State (The Snapshot)

  • The minimum set of variables required to perfectly resume a run.
  • Should support nested structures and be easily vectorized. (e.g. using PyTree)
  • Should be easily saved and loaded (e.g. safetensors, msgpack, etc.)
  • Some included components:
  • Model params (e.g. equinox object)
  • Optimizer state
  • Experience (Memory) state
  • Clock (step, episode, epoch, wall time) state
  • RNG state

Pure Kernels (The Logic)

  • Granular Functions: Functions that take specific primitive arguments (e.g., compute_loss(pixels, weights)). This makes testing trivial.
  • State-Aware Wrappers (Lenses): Higher-order functions (decorators) or "selectors" that extract the necessary data from the State and Hyperparameters to call the granular functions (e.g., compute_loss(state)). This provides convenience for the main logic while keeping the core computations testable and profiled.
  • They should be side-effect free and vectorizable.

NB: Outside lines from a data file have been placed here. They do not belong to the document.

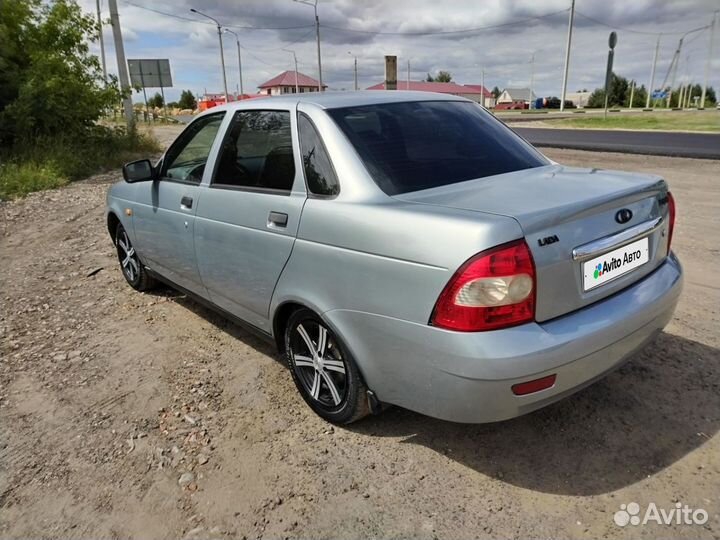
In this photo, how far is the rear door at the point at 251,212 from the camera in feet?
9.45

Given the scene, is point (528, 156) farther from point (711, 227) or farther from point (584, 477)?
point (711, 227)

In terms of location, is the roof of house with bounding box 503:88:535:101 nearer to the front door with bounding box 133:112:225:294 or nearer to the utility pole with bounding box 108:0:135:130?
the utility pole with bounding box 108:0:135:130

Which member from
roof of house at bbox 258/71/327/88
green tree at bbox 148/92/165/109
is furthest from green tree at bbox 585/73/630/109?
green tree at bbox 148/92/165/109

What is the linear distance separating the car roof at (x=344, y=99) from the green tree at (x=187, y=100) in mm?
85634

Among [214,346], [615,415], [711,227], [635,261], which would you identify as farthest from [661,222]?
[711,227]

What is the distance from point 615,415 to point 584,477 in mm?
559

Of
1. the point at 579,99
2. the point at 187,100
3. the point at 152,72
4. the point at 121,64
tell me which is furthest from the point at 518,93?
the point at 121,64

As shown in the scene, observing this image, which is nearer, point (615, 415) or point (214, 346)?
point (615, 415)

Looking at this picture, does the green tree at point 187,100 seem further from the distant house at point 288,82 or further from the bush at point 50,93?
the bush at point 50,93

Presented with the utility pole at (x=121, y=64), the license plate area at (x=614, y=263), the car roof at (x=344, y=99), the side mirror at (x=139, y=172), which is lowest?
the license plate area at (x=614, y=263)

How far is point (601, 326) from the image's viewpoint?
2264 mm

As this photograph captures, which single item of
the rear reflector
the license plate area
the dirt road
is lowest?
the dirt road

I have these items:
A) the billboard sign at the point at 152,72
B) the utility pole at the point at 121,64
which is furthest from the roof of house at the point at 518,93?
the utility pole at the point at 121,64

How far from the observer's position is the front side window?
3691 mm
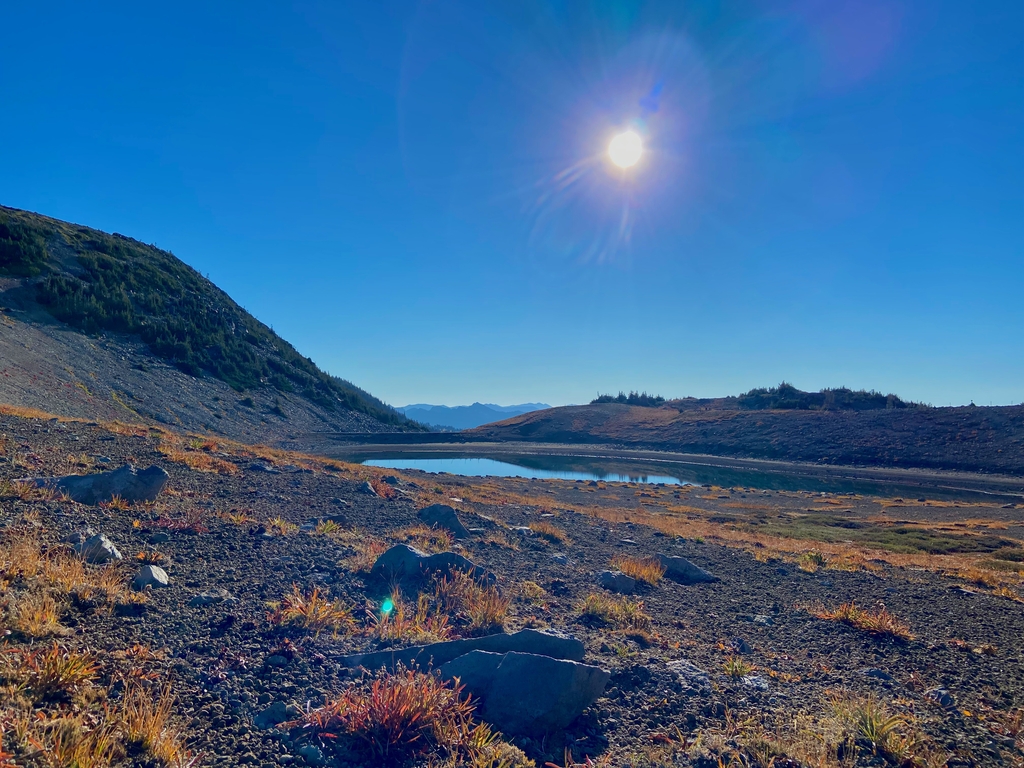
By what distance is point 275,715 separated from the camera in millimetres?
3938

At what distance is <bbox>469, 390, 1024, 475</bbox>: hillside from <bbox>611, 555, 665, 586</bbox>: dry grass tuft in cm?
5600

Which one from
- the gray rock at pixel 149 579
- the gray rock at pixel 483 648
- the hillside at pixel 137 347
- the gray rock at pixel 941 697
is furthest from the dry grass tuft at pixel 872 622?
the hillside at pixel 137 347

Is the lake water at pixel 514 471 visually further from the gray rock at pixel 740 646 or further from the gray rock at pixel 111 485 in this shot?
the gray rock at pixel 740 646

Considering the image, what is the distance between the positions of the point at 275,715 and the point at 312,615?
1.66 metres

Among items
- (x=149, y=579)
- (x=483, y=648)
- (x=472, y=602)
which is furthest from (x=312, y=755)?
(x=149, y=579)

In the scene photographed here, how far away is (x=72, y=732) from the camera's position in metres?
3.03

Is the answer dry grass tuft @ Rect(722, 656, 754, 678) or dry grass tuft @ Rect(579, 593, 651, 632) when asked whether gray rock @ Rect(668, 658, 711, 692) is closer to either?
dry grass tuft @ Rect(722, 656, 754, 678)

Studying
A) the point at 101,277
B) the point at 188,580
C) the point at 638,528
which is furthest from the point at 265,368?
the point at 188,580

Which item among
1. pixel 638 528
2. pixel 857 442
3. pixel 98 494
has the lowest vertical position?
pixel 638 528

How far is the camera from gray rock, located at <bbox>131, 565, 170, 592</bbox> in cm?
573

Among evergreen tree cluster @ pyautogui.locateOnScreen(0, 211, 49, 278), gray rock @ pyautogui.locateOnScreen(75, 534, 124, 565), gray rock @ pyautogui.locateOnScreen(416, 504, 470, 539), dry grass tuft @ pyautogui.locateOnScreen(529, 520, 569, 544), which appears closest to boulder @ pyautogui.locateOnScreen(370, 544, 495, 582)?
gray rock @ pyautogui.locateOnScreen(75, 534, 124, 565)

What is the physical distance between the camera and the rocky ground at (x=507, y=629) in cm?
380

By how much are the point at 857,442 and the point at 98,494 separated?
70.5m

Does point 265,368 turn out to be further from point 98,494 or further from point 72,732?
point 72,732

2. Infrastructure (Impure & Resourceful)

This section handles the "Real World." These objects can have internal state (caching) but are never included in the "Core State" snapshot.

Data Providers (The Source)

  • High-frequency input (e.g. handles the loading of large image patches).

Telemetry (The Reporter)

  • Medium-frequency output. Handles logging, metrics, and debugging.
  • Exact use or a wrapper around stuff like mlflow, tensorboard, wandb, etc.
  • Observes the State and Config but cannot modify them.

Persister (The Vault)

  • Low-frequency persistence. Handles saving/loading.
  • Ensures atomic saves.

Visualizer (The Renderer)

  • Handles rendering and visualization of the environments, video recording, etc.
  • Operates on the State to produce frames (not able to change State); strictly separated from the training math.

3. The Orchestrator (The Loop)

This is the only place where the Core and Infrastructure meet.

  • Example logic:
  • Request data from Provider based on current State.clock.
  • Call the Pure Kernel with State, Config, and the Provider Payload.
  • Receive a New State and Metrics.
  • Send Metrics to Telemetry.
  • Periodically send State and Config to Persister.